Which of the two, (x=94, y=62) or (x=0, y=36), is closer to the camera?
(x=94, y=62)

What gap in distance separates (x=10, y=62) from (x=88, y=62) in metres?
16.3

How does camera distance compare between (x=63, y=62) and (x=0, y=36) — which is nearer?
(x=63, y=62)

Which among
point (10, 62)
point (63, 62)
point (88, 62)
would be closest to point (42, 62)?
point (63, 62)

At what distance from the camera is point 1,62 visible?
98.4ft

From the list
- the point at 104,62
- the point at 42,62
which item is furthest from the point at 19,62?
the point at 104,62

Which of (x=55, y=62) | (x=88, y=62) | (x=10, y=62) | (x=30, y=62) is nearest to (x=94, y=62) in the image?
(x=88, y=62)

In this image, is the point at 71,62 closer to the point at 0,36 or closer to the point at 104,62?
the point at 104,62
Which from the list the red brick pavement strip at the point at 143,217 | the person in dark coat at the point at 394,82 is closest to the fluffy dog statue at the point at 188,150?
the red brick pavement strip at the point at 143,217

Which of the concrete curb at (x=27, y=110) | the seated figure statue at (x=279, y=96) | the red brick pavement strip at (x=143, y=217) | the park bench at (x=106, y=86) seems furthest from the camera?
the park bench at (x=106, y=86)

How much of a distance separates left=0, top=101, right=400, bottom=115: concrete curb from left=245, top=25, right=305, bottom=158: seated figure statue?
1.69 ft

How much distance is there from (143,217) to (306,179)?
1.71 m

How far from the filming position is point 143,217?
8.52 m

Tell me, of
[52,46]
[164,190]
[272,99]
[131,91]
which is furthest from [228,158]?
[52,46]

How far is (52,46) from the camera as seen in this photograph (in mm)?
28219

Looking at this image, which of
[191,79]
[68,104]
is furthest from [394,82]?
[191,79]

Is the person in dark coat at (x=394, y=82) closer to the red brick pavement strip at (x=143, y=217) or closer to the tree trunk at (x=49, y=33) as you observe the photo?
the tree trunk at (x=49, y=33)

Written task:
Go through all the material above and switch "seated figure statue" to "sitting figure statue" everywhere it appears. Leave every other word unchanged.

Task answer:
Which of the two, (x=94, y=62) or (x=0, y=36), is closer to the camera?
(x=94, y=62)

What gap in distance separates (x=10, y=62) from (x=88, y=62) in metres?
16.3

How does camera distance compare between (x=63, y=62) and (x=0, y=36) — which is nearer?
(x=63, y=62)

Which among
point (10, 62)
point (63, 62)
point (88, 62)
would be closest to point (42, 62)?
point (63, 62)

At what distance from the camera is point 1,62 visible?
98.4ft

From the list
- the point at 104,62
- the point at 42,62
which item is furthest from the point at 19,62?
the point at 104,62

Which of (x=55, y=62) | (x=88, y=62) | (x=10, y=62) | (x=30, y=62) is nearest to (x=94, y=62) in the image?
(x=88, y=62)

In this image, is the point at 71,62 closer to the point at 0,36 or closer to the point at 104,62?
the point at 104,62
Which from the list the red brick pavement strip at the point at 143,217 | the person in dark coat at the point at 394,82 is closest to the fluffy dog statue at the point at 188,150?
the red brick pavement strip at the point at 143,217

Which of the concrete curb at (x=27, y=110) | the sitting figure statue at (x=279, y=96) | the red brick pavement strip at (x=143, y=217) | the park bench at (x=106, y=86) seems furthest from the camera?
the park bench at (x=106, y=86)

How much of a distance separates left=0, top=101, right=400, bottom=115: concrete curb from left=245, top=25, right=305, bottom=158: sitting figure statue?
1.69 ft

How much distance is there from (143,217) to (306,179)?
1.71 m

How far from the filming position is point 143,217?
8.52 m

Tell me, of
[52,46]
[164,190]
[272,99]
[131,91]
which is furthest from [228,158]?
[52,46]

How far is (52,46) from the camera as seen in this photograph (in mm)?
28219

Looking at this image, which of
[191,79]
[68,104]
is furthest from [394,82]?
[191,79]

Is the person in dark coat at (x=394, y=82) closer to the red brick pavement strip at (x=143, y=217) or closer to the tree trunk at (x=49, y=33) as you observe the photo?
the tree trunk at (x=49, y=33)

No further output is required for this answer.